AIM -> Repeat the listing from the line with "How far from the camera is (x=120, y=268)" through the end of the listing, swapping "shortest" for "longest" and leaving everything else unchanged.

--- begin DATA PROVIDED ---

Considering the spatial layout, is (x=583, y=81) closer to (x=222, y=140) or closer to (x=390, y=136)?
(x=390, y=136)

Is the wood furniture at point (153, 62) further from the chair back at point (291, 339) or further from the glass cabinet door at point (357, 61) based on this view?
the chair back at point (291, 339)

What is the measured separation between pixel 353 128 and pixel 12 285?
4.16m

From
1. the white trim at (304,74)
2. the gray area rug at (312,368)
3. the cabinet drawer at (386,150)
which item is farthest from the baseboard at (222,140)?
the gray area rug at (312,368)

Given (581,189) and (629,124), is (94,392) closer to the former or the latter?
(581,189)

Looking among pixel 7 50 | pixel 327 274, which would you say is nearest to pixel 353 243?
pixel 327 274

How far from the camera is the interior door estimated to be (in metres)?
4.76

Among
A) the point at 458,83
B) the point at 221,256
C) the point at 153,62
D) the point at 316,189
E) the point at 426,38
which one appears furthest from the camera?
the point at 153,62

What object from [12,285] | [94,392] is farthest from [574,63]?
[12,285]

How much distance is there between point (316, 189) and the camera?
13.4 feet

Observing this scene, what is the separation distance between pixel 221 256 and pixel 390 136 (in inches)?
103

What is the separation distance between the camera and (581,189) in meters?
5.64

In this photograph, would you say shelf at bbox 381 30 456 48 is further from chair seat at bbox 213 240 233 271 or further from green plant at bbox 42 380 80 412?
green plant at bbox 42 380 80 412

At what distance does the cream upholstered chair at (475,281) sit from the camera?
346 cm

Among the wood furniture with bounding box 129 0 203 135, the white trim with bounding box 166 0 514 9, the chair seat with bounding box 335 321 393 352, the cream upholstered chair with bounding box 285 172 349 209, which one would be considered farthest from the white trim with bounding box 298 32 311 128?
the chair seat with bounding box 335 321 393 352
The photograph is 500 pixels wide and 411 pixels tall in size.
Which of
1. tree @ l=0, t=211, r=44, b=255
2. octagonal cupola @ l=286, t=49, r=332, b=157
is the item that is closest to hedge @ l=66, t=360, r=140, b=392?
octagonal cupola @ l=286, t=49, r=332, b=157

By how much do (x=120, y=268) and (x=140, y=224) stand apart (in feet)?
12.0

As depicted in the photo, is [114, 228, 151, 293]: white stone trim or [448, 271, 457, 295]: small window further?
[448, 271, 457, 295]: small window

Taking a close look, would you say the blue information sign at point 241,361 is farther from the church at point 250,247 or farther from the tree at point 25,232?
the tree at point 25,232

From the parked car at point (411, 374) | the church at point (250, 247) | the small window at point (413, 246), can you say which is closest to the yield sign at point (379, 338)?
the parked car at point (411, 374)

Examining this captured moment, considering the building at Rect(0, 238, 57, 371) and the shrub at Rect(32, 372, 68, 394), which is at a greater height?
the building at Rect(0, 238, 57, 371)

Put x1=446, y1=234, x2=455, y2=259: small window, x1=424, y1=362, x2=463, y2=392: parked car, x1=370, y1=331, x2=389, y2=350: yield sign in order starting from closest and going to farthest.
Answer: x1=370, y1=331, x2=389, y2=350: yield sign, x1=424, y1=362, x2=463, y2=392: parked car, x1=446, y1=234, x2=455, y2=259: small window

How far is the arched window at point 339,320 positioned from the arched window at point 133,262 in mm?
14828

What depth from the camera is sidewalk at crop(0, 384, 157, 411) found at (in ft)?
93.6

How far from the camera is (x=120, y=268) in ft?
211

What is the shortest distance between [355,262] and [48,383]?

--- end DATA PROVIDED ---

OUTPUT FOR THIS EXERCISE ->
How far from the camera is (x=120, y=268) in ft?
211

What is the longest distance between [355,262] and [48,383]?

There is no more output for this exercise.